Brief synopsis: there was a nuclear war, and a space station with the last of humanity is suffering from life-support problems, so they exile 100 teenage criminals to Earth to see if it’s safe to go back. Not a terrible premise, aside from the deliberate decision to make it extremely teen-centric, even if (as usual) all the teenagers are played by people in their 20’s.
Of the teenagers, only 3 have visible intelligence, and I’m none too sure about one of those. They’re stranded in a wilderness with no food and no technology beyond a very bare-bones lander, and only two teenagers have any desire to secure the supplies that were landed ahead of them. Because starving is so much fun.
Of the teenage characters, the female lead and her bad boy love interest are tolerable, the intelligent supervillain practically twirls his mustache, and I want all of the others to die. I was very disappointed when the extremely attractive but unpleasant illegal girl was not eaten by the giant eel, as she should have been. I was not surprised when the dorky guy did get killed, since he was the least attractive in the little expedition.

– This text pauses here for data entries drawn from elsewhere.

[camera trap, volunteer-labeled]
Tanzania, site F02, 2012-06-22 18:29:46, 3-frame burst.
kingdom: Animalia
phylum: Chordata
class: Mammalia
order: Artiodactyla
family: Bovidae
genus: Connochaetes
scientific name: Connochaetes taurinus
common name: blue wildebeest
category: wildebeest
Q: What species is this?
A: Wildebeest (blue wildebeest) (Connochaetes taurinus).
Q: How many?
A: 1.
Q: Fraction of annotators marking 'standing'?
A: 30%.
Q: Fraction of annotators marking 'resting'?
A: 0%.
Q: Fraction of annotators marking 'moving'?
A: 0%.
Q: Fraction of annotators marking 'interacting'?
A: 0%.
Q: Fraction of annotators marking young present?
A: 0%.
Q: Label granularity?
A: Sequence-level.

Not that the adults are any prizes either. They have put health telemetry bands on every prisoner, with some sort of magical technology that’s readable from orbit. Their #1 concern is whether there’s radiation. But they’re too stupid to put radiation detectors on these bands, so they repeatedly argue about whether so-and-so’s telemetry going out means they died of radiation. Not to mention that apparently the telemetry bands can’t tell the difference between “band removed / destroyed” and “band perfectly functional but subject dead.”
Some fairly predictable bad science, free fall continuing even though the lander’s experiencing heavy deceleration from atmospheric braking, a lander that would never stand up to reentry, viable mutations like giant eels and two-headed deer in just 97 years, putting a tourniquet above a scrape that is barely oozing, a space station that looks like the designers had infinite room, etc.
The whole thing is really sad, because “how do we build survive and build a civilization with almost no tools” is an interesting premise, but they’re not going there at all, they’re dwelling on pointless teenage rebellion instead.